Prediction of Fire Occurrence in Algeria’s Forest

Machine Learning
Logistic Regression
PCA
Published

August 4, 2024

Introduction

According to the World Bank, Algeria’s forest is about 0.82% of the total country’s land mass in 2021 (tradingeconomics.com). Algeria is one of the Maghreb countries affected by wildfire. Given the troubles associated with wildfire, it is important to assess and predict the potential for wildfire activity. One of the ways to predict the potential for wildfire is associating its occurrence with weather conditions. This is called the Fire Weather Index (FWI). FWI was developed by the Canadian Forest Service and it is a key component of the Canadian Forest Fire Weather Index System. FWI is also used internationally to assess fire danger and predict wildfire behavior based on weather conditions. Forest Fire - source:aljazeer.com

Objective

For this project, I will predict the occurrence of fire (fire or nor fire) given a set of parameters related to FWI in two regions of Algeria, the Bejaia region located in the northeast of Algeria and Sidi Bel-abbes region located in the northwest of Algeria.

Data

The data for this analysis is collected from UCI machine learning data repository and provided by (Abid and Izeboudjen 2020). The variables include:

Variable name Data type Definition
region categorical area in Algeria, either of Sidi Bel-abbes or Bejaia
day date the day in number
month date month of the year, from June to September
year date single year of when data as observed
temp numeric max noon temperature in \(^{\circ}C\)
rh numeric relative humidity in percentage
ws numeric wind speed in km/h
rain numeric total rain in a day in mm
ffmc numeric fine fuel moisture code
dmc numeric Duff moisture code
dc numeric drought code
isi numeric Initial spread index
bui numeric buildup index
fwi numeric fire weather index
classes binary class of fire occurrence. This is the target variable

To get started I load all necessary packages. Tidyverse for all forms of data manipulation, visualization and data importation and tidymodels for our model workflow.

Show the code
library(pacman)
p_load(tidyverse, tidymodels, knitr, ggthemes, hrbrthemes)
theme_set(theme_ipsum_ps(base_size = 12))

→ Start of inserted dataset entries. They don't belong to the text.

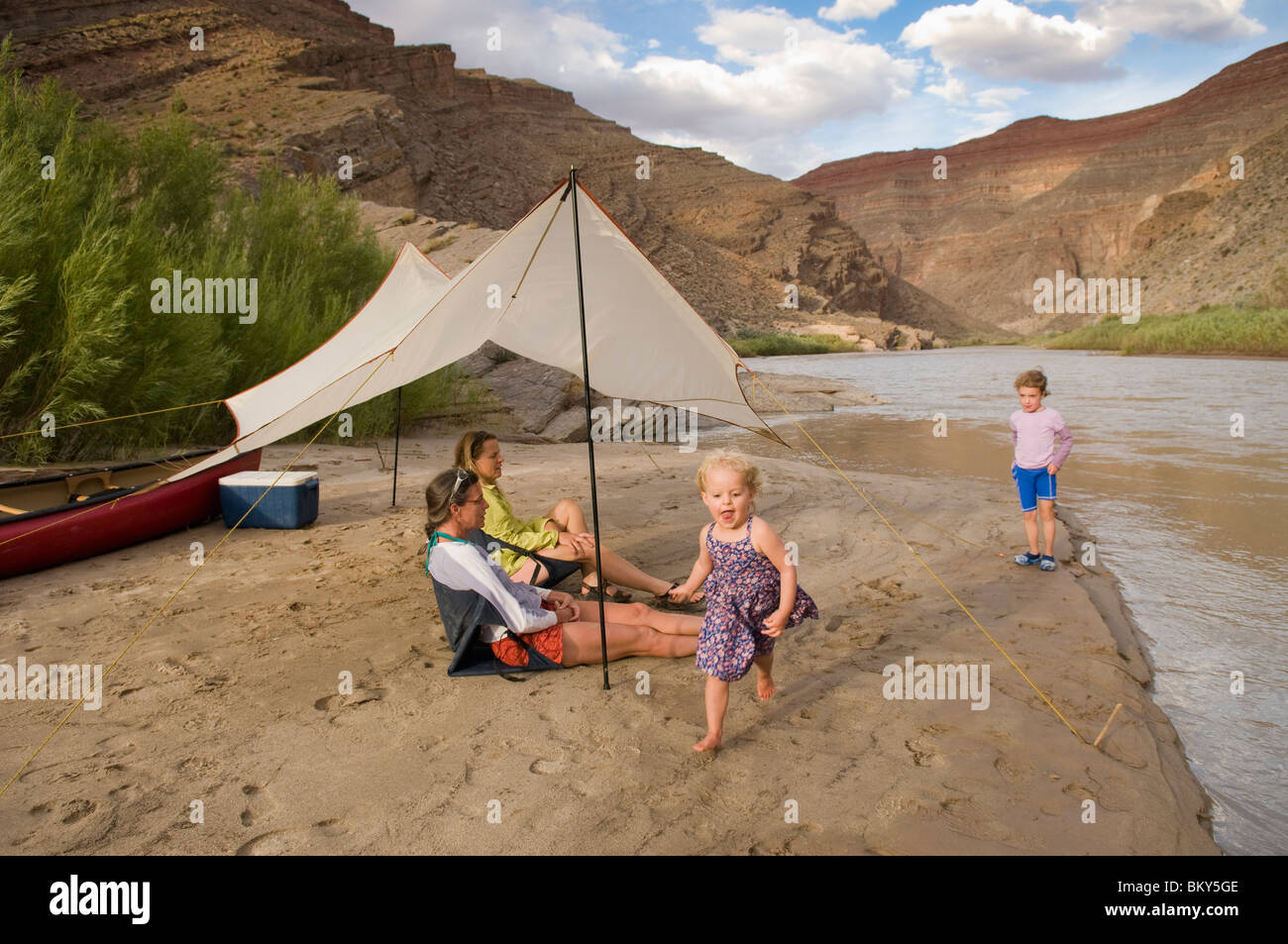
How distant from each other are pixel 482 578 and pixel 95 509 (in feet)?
12.1

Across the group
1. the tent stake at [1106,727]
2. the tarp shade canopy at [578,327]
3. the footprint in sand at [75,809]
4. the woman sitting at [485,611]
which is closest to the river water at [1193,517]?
the tent stake at [1106,727]

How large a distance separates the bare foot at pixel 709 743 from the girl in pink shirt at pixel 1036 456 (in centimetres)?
347

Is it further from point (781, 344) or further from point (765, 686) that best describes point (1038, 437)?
point (781, 344)

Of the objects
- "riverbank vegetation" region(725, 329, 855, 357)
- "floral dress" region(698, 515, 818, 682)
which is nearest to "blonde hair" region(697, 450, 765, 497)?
"floral dress" region(698, 515, 818, 682)

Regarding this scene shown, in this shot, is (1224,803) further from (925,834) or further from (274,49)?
(274,49)

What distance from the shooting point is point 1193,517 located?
7.21 m

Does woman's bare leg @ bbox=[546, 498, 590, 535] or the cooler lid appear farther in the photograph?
the cooler lid

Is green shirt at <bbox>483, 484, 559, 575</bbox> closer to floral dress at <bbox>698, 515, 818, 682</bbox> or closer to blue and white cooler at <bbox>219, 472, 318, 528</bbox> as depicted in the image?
floral dress at <bbox>698, 515, 818, 682</bbox>

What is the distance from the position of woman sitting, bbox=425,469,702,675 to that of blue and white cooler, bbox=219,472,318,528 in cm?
317

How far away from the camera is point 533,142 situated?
6619cm

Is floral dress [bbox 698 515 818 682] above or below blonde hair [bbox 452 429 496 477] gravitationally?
below

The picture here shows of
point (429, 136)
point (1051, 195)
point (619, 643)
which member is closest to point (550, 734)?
point (619, 643)

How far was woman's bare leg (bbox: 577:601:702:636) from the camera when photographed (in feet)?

I like using the pacman package instead of using base R’s library() function because it simplifies library management and integration. Another packagem management system is pkgdown.

Next I import the data

Show the code
algeria_ff <- read_csv("data/Algerian_forest_fires_dataset_UPDATE.csv", skip = 1) |> 
  janitor::clean_names()
Warning: One or more parsing issues, call `problems()` on your data frame for details,
e.g.:
  dat <- vroom(...)
  problems(dat)
Rows: 246 Columns: 14
── Column specification ────────────────────────────────────────────────────────
Delimiter: ","
chr (14): day, month, year, Temperature, RH, Ws, Rain, FFMC, DMC, DC, ISI, B...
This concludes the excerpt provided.